Toute la journée nous les avons cherché. La mère à mis les bouchées double pour cacher sa progéniture rendue vulnérable.

Et là, maintenant nous le voyons. Trop tard pour être sauvé bien sur ; la veille c’était déjà trop tard de toute façon. Nous voyons une petite chose couchée sur le flanc les yeux vitreux dans une posture qui semble avoir été une course désespérée arrêté net en plein vol. Il ne lui reste de vie que ce qu’il faut que pour sa souffrance soit intolérable.

On se surprend à retenir sa respiration. La chaleur du soleil est toujours là, sa lumière dans la végétation est toujours là, mais elle semble sourde, en suspend. Un geste pesant, comme ralenti, un bout de l’autre monde se dévoile un instant. En silence.

En partant on trouve la mère, seule au milieu d’un pré, à quelques pas de là ou son veau gît désormais. On ne l’avait pas vue. On se trouve les bras lourd. Oui, c’est la nature, mais on le pleure quand même ce petit veau.

labour au cheval

Premier jour de labour. C’est un travail qui va s’étaler sur une bonne partie de l’automne, de l’hiver et même du printemps. Sur les 1,8ha que nous cultivons, la moitié sera labouré. L’autre partie se contentera d’un passage de herse canadienne.

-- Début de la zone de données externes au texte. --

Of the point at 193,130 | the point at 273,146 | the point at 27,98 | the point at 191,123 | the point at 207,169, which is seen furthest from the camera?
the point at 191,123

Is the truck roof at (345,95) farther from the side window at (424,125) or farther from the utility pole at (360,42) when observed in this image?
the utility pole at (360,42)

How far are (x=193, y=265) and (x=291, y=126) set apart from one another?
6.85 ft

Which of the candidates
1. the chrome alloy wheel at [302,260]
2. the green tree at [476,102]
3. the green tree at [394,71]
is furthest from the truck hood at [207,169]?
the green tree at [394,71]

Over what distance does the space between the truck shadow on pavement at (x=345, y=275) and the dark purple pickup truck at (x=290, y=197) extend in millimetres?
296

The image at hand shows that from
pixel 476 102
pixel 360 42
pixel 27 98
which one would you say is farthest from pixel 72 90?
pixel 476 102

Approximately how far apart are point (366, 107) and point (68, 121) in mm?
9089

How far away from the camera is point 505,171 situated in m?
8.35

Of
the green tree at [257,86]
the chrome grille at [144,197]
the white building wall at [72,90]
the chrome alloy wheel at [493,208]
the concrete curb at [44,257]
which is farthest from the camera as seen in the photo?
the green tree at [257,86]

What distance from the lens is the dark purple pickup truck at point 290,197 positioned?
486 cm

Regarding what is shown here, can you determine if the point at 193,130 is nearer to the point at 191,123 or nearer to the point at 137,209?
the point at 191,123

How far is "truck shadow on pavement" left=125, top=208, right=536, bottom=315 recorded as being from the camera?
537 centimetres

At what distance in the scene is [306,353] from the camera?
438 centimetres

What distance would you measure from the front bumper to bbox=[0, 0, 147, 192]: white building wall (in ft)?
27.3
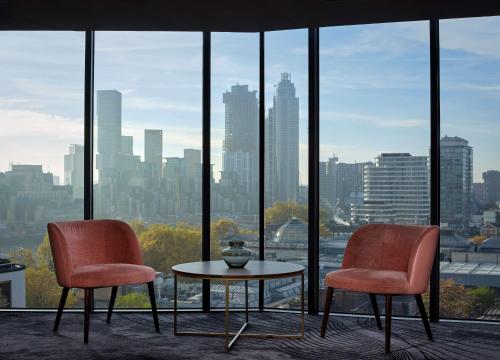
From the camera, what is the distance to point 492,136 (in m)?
5.07

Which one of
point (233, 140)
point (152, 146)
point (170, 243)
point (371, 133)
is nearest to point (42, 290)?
point (170, 243)

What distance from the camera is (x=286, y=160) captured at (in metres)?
5.50

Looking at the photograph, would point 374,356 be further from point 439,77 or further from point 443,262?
point 439,77

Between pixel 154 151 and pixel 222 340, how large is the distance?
188 centimetres

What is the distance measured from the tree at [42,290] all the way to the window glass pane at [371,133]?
2.24 m

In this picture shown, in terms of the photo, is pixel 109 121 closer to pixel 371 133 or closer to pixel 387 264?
pixel 371 133

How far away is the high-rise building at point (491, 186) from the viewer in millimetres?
4996

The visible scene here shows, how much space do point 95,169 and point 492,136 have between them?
327 centimetres

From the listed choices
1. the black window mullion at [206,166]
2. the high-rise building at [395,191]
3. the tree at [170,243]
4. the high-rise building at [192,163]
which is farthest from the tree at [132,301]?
the high-rise building at [395,191]

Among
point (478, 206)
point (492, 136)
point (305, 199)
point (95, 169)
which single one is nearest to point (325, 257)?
point (305, 199)

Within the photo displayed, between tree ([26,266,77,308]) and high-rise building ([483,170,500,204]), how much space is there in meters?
3.47

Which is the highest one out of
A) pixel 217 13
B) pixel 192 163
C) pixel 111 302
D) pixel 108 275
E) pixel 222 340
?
pixel 217 13

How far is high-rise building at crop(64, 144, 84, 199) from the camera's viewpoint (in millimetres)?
5500

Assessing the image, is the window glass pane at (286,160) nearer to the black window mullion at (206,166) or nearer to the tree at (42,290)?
the black window mullion at (206,166)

Labourer la terre avec une charrue peux être fait de mille façons. Chez nous c’est soit avec le tracteur, environ une fois tous les 5/6 ans, soit avec le cheval le reste du temps.

Avec le cheval nous labourons à une profondeur de 10 à 12cm (aujourd’hui on appelle cela plutôt du déchaumage que du labour d’ailleurs)

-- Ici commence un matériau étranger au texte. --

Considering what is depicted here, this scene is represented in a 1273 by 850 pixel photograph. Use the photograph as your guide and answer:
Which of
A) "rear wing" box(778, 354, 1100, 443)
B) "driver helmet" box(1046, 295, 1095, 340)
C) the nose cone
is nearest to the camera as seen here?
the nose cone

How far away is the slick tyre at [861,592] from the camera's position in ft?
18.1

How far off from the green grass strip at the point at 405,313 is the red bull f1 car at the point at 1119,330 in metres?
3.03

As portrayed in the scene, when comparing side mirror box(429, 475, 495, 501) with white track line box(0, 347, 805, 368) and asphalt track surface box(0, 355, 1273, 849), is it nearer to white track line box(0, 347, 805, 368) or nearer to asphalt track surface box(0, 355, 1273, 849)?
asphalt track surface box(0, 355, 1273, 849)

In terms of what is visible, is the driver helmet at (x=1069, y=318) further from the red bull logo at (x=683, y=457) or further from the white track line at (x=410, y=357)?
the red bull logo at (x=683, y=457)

L’intérêt de ce travail de la terre au cheval est la précision : certaine de nos parcelles sont très courtes ou difficile d’accès (celle de la vidéo fait 30m de long par 10m de large avec 3m de dégagement aux extrémités).

L’autre intérêt : grâce au cheval il n’y a pas de tassement, ni dans le champ, ni aux extrémités. Le résultat du labour donne un sol plus aéré et plus fin dans lequel la vie foisonne.